--- TASK DIRECTIONS ---
Copy the full set of lines exactly as given.

--- DATASET ROWS ---
[start]
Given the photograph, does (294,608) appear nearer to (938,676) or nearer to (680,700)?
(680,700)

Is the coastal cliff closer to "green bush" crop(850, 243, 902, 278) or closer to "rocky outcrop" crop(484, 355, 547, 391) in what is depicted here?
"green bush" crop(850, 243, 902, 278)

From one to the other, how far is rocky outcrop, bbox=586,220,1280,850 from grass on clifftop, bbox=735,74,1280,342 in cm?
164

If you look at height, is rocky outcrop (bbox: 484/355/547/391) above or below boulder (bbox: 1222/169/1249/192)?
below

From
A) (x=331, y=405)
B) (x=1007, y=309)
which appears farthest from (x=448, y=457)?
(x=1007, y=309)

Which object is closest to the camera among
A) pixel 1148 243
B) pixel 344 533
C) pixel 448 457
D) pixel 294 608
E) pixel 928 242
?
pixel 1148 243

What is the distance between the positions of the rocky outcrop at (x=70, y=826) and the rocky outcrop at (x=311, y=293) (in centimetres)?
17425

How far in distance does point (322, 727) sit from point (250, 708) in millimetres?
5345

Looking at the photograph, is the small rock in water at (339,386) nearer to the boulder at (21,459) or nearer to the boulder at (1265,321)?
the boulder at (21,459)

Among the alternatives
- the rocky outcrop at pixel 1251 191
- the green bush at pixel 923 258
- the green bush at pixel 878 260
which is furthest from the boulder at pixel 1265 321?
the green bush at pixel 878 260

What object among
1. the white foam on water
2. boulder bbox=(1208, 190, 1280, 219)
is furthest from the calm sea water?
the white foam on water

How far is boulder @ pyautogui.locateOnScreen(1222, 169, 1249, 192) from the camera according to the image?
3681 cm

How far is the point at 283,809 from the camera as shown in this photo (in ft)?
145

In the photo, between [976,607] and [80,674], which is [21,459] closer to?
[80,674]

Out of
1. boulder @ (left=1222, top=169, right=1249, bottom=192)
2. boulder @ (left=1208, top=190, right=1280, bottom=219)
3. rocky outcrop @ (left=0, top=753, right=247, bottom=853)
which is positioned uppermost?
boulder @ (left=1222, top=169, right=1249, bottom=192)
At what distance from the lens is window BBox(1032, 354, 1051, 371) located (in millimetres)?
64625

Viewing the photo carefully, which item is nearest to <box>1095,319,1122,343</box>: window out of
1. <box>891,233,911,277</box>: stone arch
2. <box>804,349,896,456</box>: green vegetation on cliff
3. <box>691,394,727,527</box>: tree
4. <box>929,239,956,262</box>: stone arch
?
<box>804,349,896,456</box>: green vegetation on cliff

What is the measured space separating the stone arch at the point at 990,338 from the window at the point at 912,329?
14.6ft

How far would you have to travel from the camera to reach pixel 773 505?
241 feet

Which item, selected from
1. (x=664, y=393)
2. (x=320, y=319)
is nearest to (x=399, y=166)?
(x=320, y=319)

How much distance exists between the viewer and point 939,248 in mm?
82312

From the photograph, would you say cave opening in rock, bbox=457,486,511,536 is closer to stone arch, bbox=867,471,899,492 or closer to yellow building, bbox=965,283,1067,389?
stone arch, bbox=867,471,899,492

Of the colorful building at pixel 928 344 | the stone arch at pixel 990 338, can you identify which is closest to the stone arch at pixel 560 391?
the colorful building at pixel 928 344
[end]
--- ANSWER TO THE EXERCISE ---
Given the photograph, does (294,608) appear nearer to (938,676) or nearer to (680,700)?
(680,700)

Is the coastal cliff closer to "green bush" crop(850, 243, 902, 278) or closer to "rocky outcrop" crop(484, 355, 547, 391) in what is depicted here?
"green bush" crop(850, 243, 902, 278)

From one to the other, how far is rocky outcrop, bbox=586,220,1280,850 from grass on clifftop, bbox=735,74,1280,342 in cm?
164

If you look at height, is rocky outcrop (bbox: 484/355/547/391) above or below boulder (bbox: 1222/169/1249/192)?
below

From
A) (x=331, y=405)
B) (x=1007, y=309)
which appears farthest from (x=448, y=457)?
(x=1007, y=309)

Which object is closest to the camera among
A) pixel 1148 243
B) pixel 344 533
C) pixel 448 457
D) pixel 294 608
E) pixel 928 242
?
pixel 1148 243

What is the distance between the positions of the rocky outcrop at (x=70, y=826) and the rocky outcrop at (x=311, y=293) (in centimetres)?
17425

How far in distance does point (322, 727) sit from point (250, 708) in millimetres?
5345

Looking at the photograph, is the small rock in water at (339,386) nearer to the boulder at (21,459) or nearer to the boulder at (1265,321)?
the boulder at (21,459)

Among the alternatives
- the rocky outcrop at pixel 1251 191
- the green bush at pixel 923 258
- the green bush at pixel 878 260
which is furthest from the boulder at pixel 1265 321?
the green bush at pixel 878 260

What object among
1. the white foam on water
2. boulder bbox=(1208, 190, 1280, 219)
is furthest from the calm sea water?
the white foam on water

How far is boulder @ pyautogui.locateOnScreen(1222, 169, 1249, 192) from the camera according to the image?
3681 cm

How far is the point at 283,809 from the camera as shown in this photo (in ft)?
145

In the photo, between [976,607] and [80,674], which is [21,459] closer to?
[80,674]

Out of
1. boulder @ (left=1222, top=169, right=1249, bottom=192)
2. boulder @ (left=1208, top=190, right=1280, bottom=219)
3. rocky outcrop @ (left=0, top=753, right=247, bottom=853)
which is positioned uppermost?
boulder @ (left=1222, top=169, right=1249, bottom=192)
At what distance from the lens is window BBox(1032, 354, 1051, 371) located (in millimetres)?
64625

Viewing the photo carefully, which item is nearest to <box>1095,319,1122,343</box>: window out of
1. <box>891,233,911,277</box>: stone arch
2. <box>804,349,896,456</box>: green vegetation on cliff
3. <box>691,394,727,527</box>: tree
4. <box>929,239,956,262</box>: stone arch
?
<box>804,349,896,456</box>: green vegetation on cliff

What is the measured space separating the stone arch at the point at 990,338 from the window at the point at 912,329?
14.6ft

How far would you have to travel from the camera to reach pixel 773 505?
241 feet

Which item, selected from
1. (x=664, y=393)
2. (x=320, y=319)
is nearest to (x=399, y=166)?
(x=320, y=319)

How much distance exists between the viewer and point 939,248 in mm?
82312

From the photograph, would you say cave opening in rock, bbox=457,486,511,536 is closer to stone arch, bbox=867,471,899,492 or closer to yellow building, bbox=965,283,1067,389?
stone arch, bbox=867,471,899,492

Of the colorful building at pixel 928 344 | the stone arch at pixel 990 338, can you identify which is closest to the stone arch at pixel 560 391?
the colorful building at pixel 928 344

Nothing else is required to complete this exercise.